Arrange the lines below as a numbered list, leaving out blank lines and starting at the line that contains "Considering this snapshot, by" and ending at the last line of the records.

+++ EXERCISE MATERIALS +++

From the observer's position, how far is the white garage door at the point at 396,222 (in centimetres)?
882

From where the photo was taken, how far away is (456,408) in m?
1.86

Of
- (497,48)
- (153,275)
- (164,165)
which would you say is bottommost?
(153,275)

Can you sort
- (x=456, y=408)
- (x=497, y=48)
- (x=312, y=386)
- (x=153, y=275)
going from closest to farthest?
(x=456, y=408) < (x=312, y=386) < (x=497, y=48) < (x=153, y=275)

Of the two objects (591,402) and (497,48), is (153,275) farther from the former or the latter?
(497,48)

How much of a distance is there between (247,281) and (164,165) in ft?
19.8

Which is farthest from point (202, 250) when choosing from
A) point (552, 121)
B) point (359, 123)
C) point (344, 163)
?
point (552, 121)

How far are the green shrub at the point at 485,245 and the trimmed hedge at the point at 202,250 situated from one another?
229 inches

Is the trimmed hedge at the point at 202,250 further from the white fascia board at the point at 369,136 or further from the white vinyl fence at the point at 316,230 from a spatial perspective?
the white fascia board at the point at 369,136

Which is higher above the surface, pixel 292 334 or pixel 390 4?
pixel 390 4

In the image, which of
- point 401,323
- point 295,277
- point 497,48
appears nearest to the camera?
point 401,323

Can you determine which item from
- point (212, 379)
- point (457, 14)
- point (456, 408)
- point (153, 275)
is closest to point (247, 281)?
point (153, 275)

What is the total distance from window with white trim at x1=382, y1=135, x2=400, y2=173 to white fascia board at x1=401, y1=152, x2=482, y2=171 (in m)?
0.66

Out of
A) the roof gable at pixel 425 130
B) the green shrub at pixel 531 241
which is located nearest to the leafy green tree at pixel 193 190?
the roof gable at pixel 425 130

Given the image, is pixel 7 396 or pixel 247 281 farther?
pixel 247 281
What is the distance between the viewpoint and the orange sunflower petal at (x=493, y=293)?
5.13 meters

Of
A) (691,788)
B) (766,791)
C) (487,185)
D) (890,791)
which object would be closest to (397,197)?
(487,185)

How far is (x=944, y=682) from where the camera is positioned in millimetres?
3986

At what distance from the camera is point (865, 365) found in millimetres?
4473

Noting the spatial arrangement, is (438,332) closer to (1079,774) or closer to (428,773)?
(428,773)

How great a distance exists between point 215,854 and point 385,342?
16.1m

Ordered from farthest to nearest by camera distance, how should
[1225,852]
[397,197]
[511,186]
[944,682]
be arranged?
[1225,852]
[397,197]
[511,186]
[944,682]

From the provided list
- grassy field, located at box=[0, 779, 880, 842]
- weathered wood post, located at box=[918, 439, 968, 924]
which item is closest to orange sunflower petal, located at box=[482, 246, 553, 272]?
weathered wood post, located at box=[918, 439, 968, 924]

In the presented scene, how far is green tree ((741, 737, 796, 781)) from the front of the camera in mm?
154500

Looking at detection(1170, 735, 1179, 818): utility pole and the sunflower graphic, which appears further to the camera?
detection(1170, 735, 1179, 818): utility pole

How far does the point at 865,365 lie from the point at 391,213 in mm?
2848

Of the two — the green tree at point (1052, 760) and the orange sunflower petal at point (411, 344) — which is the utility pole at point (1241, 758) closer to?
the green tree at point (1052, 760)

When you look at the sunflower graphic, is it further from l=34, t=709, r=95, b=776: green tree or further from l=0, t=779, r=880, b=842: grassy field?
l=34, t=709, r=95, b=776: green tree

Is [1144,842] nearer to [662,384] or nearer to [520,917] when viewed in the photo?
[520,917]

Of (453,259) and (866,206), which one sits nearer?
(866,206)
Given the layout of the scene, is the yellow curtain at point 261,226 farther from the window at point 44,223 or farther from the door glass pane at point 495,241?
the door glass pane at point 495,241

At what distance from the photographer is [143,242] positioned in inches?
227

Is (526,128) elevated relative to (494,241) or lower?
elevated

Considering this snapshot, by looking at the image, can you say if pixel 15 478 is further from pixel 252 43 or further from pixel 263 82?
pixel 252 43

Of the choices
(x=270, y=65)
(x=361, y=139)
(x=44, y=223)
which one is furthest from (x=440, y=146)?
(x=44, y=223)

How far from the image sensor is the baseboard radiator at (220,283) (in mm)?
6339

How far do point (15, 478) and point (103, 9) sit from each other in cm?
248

+++

- **REPLY**:
1. Considering this snapshot, by looking at the image, can you say if pixel 15 478 is further from pixel 252 43 or further from pixel 263 82?
2. pixel 252 43
3. Of the choices
4. (x=270, y=65)
5. (x=361, y=139)
6. (x=44, y=223)
7. which one is furthest from (x=440, y=146)?
8. (x=44, y=223)
9. How far from the image sensor is the baseboard radiator at (220,283) (in mm)?
10. 6339
11. How far do point (15, 478) and point (103, 9) sit from each other in cm?
12. 248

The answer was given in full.